Using the same code for the backend is not realistic since Clojure leverages JVM libraries. A new ClojureScript backend ecosystem would need to start wrapping Node libraris to reach Clojure parity
I did this late last year for a traffic analytics backend. As you said, I had to wrap a lot of Node.js libraries, and then wire them up with core.async.
It was a fun project, and I learned a lot, but I ended up reimplementing the whole thing in Clojure+Java because performance and DB access was so much better in this use case. Having only a single event thread kills Node relative to the top JVM servers.
I think an article outlining the details behind the non-trivial example, specifically on configuring how library names are resolved and how it can be modified dynamically, would be instructive.
The source code for the post is available[1], as is the macro[2] which is loaded via XHR.
The short of it is that a load function is passed to `cljs/compile-str`, which provides the mapping. In this case, it doesn't bother to do any mapping because it knows that it is loading `bar.core`. However, `bar-url` could instead be in a map from the namespace to the URL. Surprisingly simple, actually!
If you put the function source into edn and the function doesn't depend on anything but core constructs, it would be nearly trivial to eval using the new cljs.js.
If those functions need to call into other ClojureScript namespaces that you've already compiled into your code then the analysis cache would need to be populated so that eval can operate properly.

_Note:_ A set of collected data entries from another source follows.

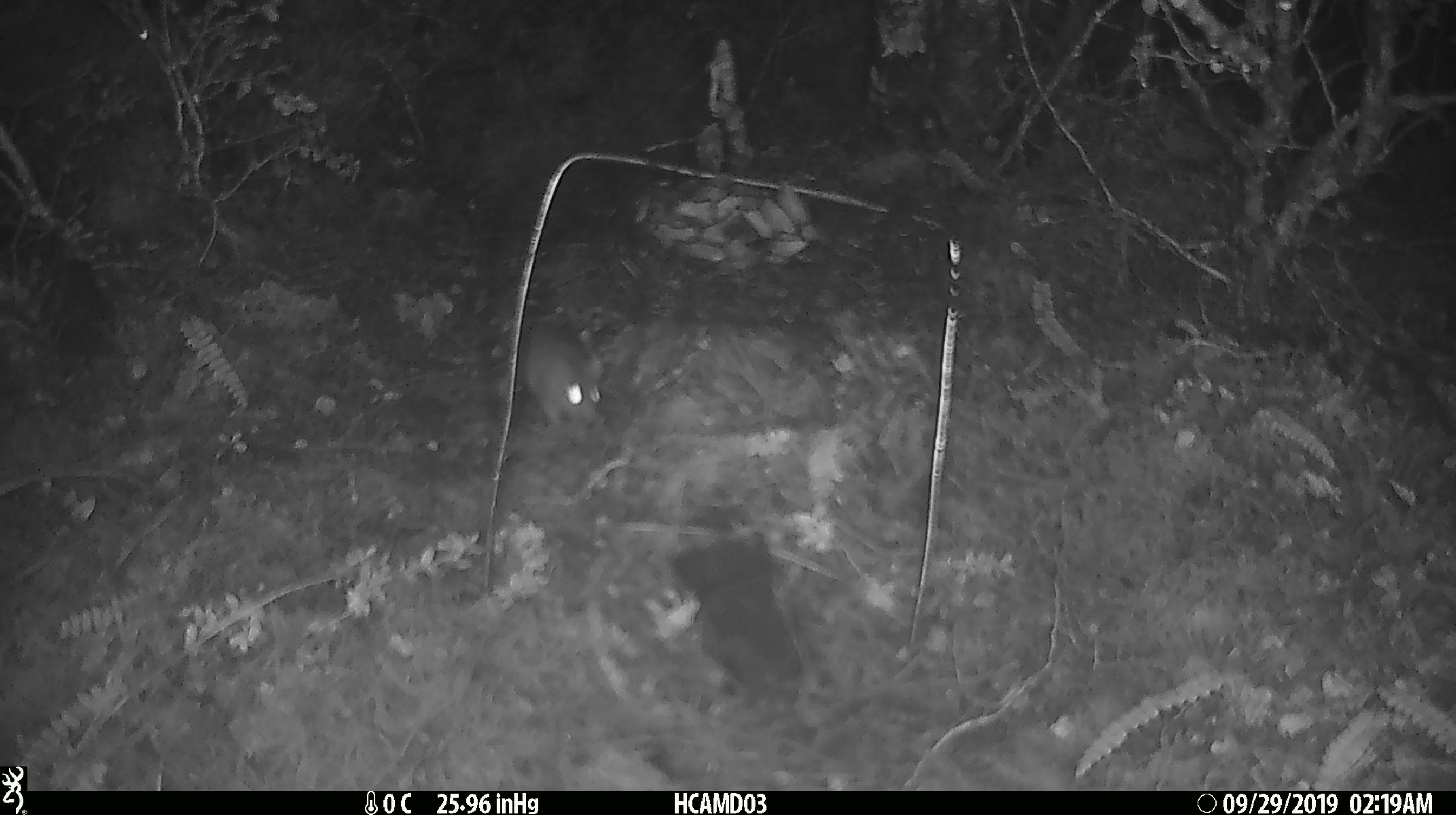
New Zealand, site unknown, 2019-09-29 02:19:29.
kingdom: Animalia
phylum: Chordata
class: Mammalia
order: Rodentia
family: Muridae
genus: Mus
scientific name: Mus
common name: mouse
Mouse (Mus).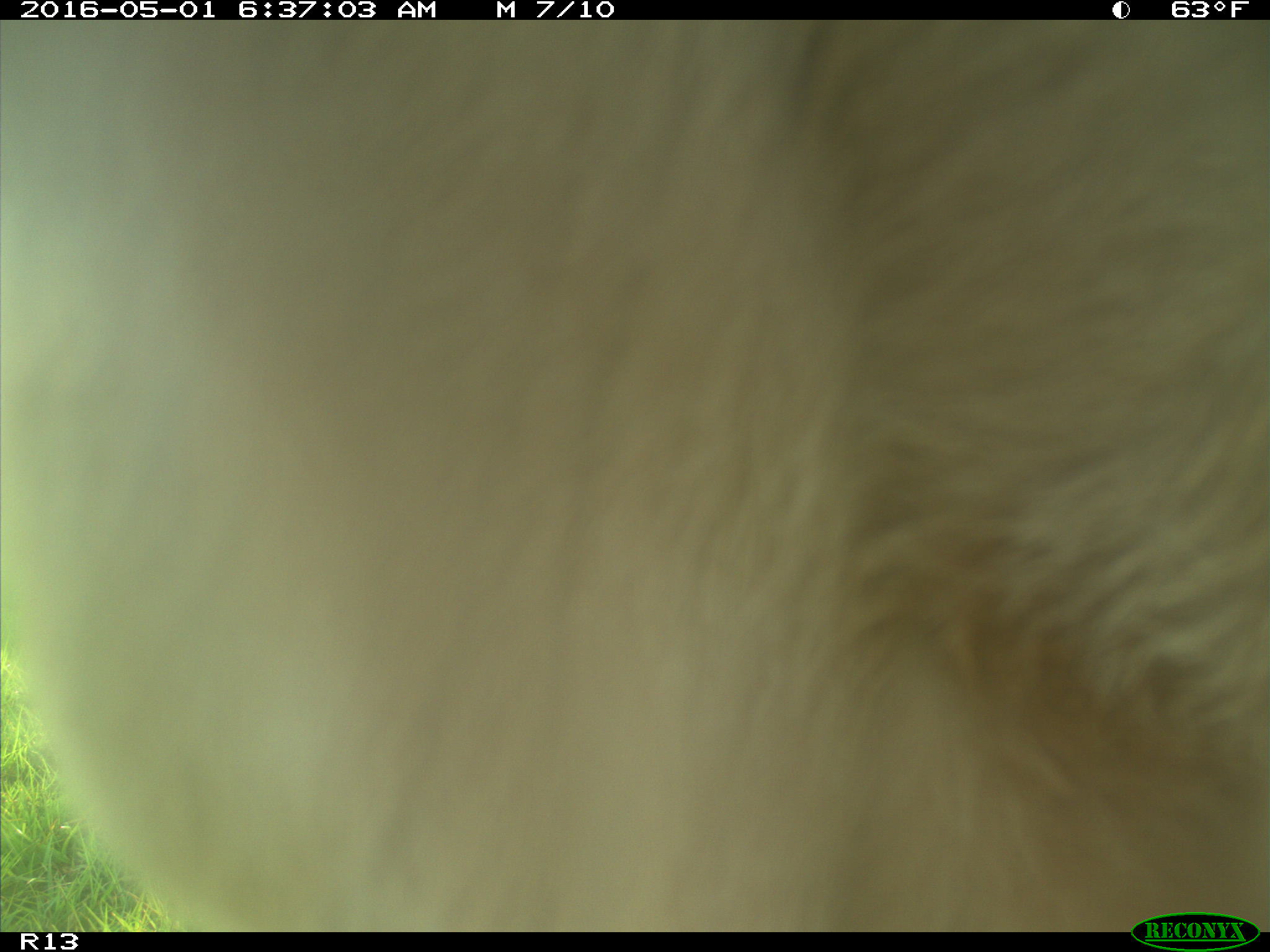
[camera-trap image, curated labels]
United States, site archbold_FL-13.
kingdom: Animalia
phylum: Chordata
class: Mammalia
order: Artiodactyla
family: Bovidae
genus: Bos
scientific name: Bos taurus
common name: domestic cow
Bos taurus (domestic cow).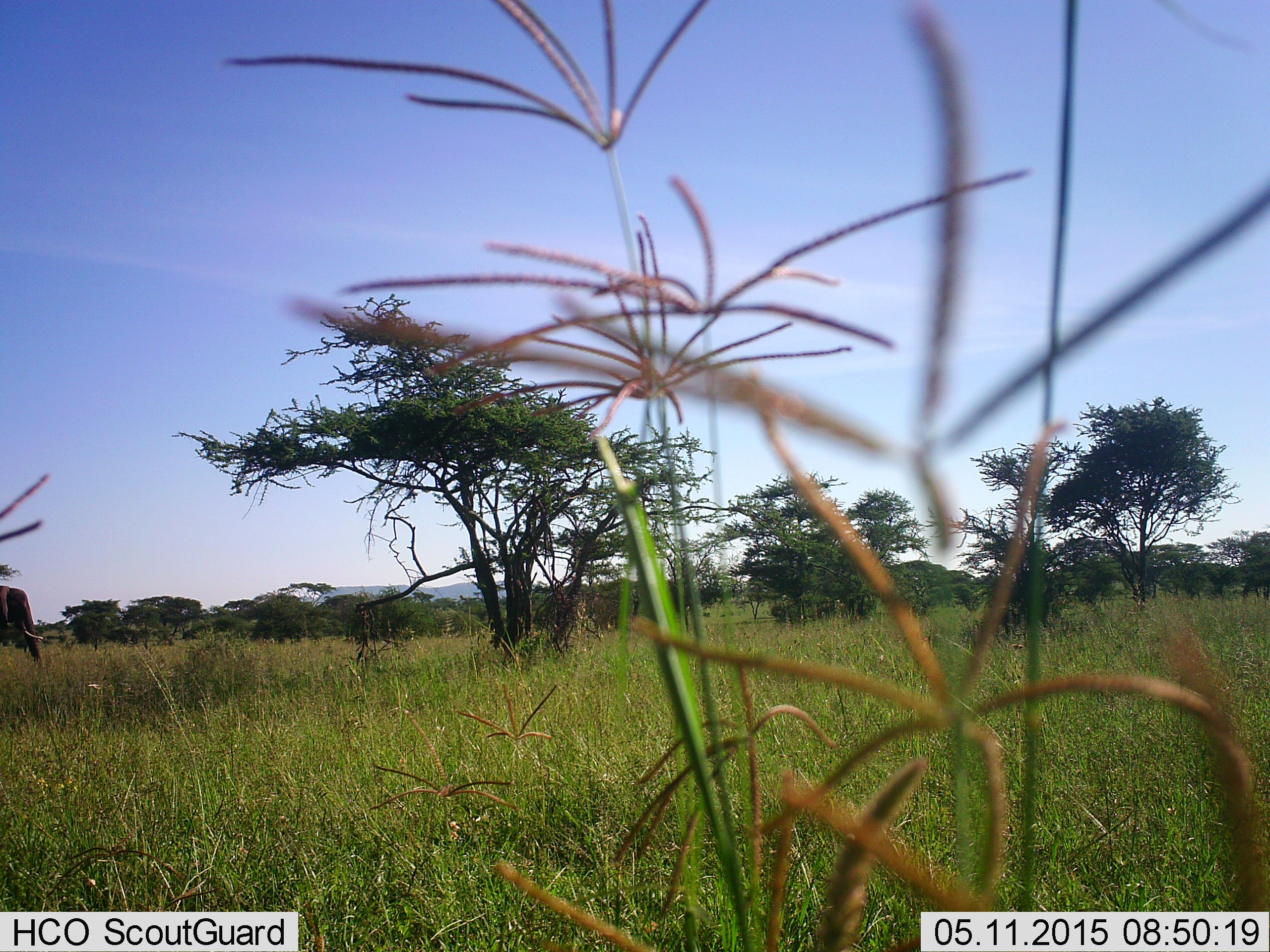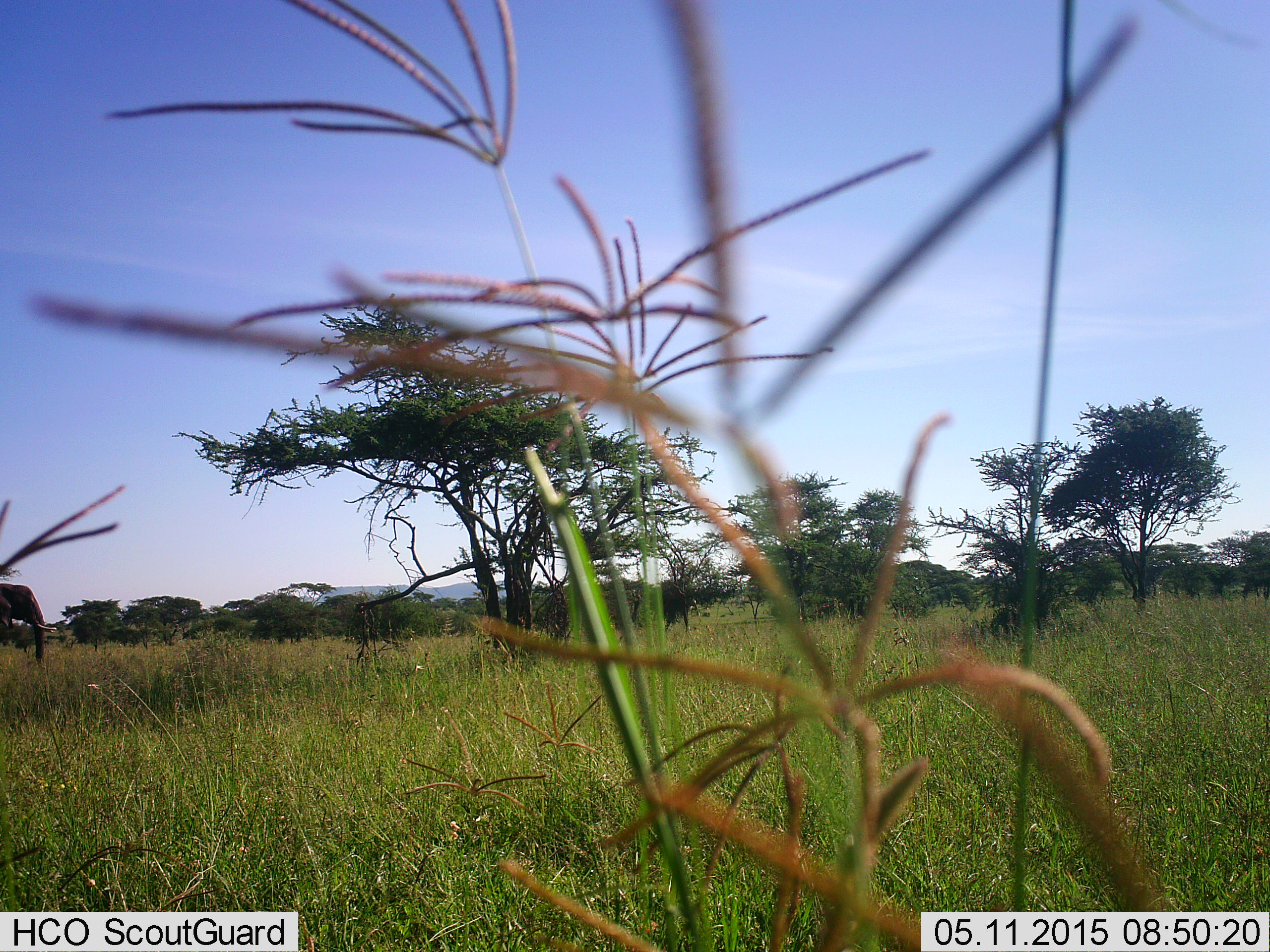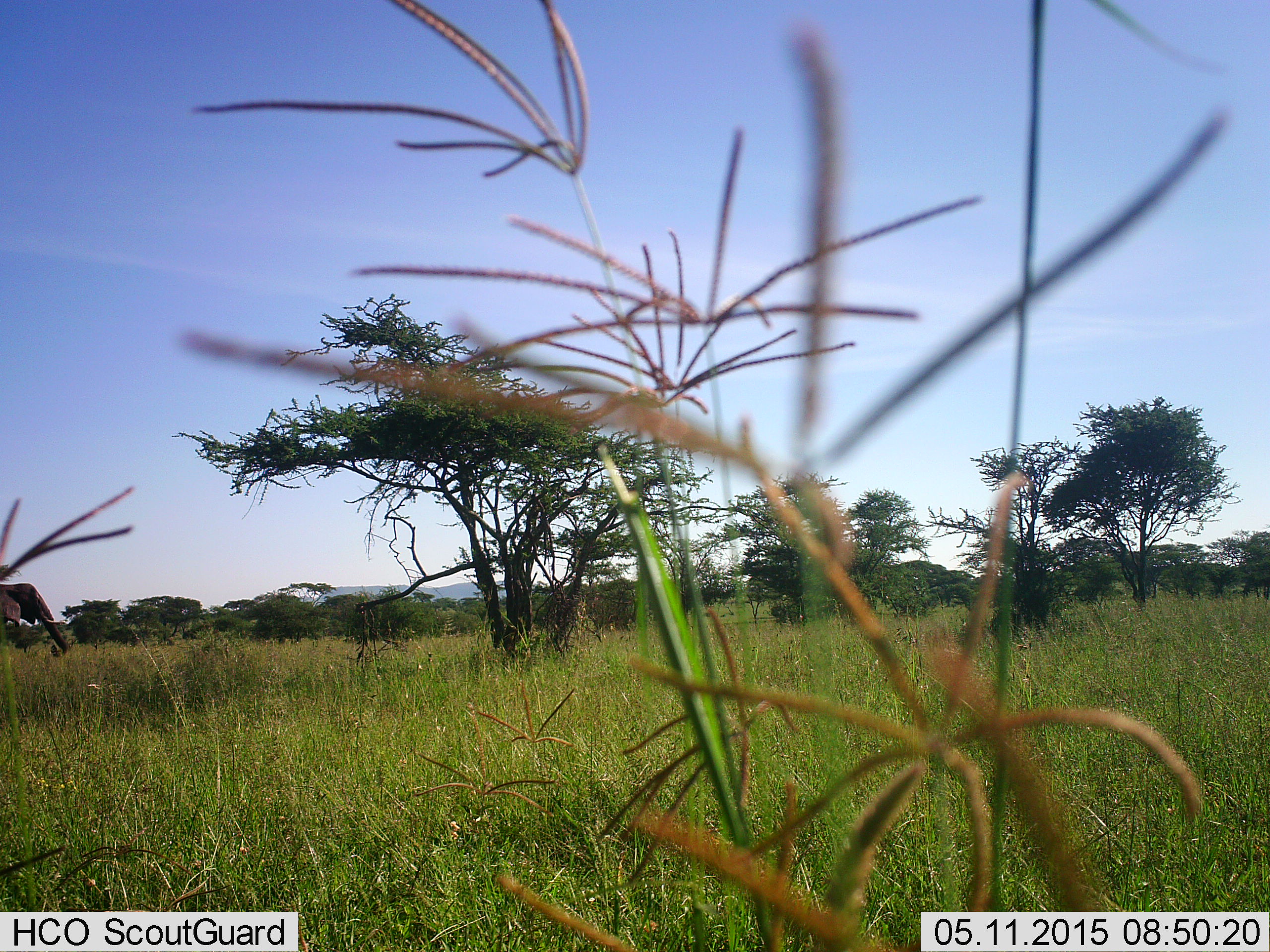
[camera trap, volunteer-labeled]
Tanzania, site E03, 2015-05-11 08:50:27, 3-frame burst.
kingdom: Animalia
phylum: Chordata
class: Mammalia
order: Proboscidea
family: Elephantidae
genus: Loxodonta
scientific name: Loxodonta africana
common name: african bush elephant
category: elephant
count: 1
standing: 50%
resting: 0%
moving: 30%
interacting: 0%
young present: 0%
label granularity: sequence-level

Since aesthetics are subjective, trying to sell the merits of a language on beauty rather than capability wouldn't mean a whole lot. As with "easy" vs "simple".
This is just fantastic! As David himself mentions - this might not be extremely pragmatic but it sure as hell as cool. For me it means that I can get back to writing my web-based Clojure book without being dependent on Himera[0], which although great, is really hard to work with.
Awesome work by @swannodette and team!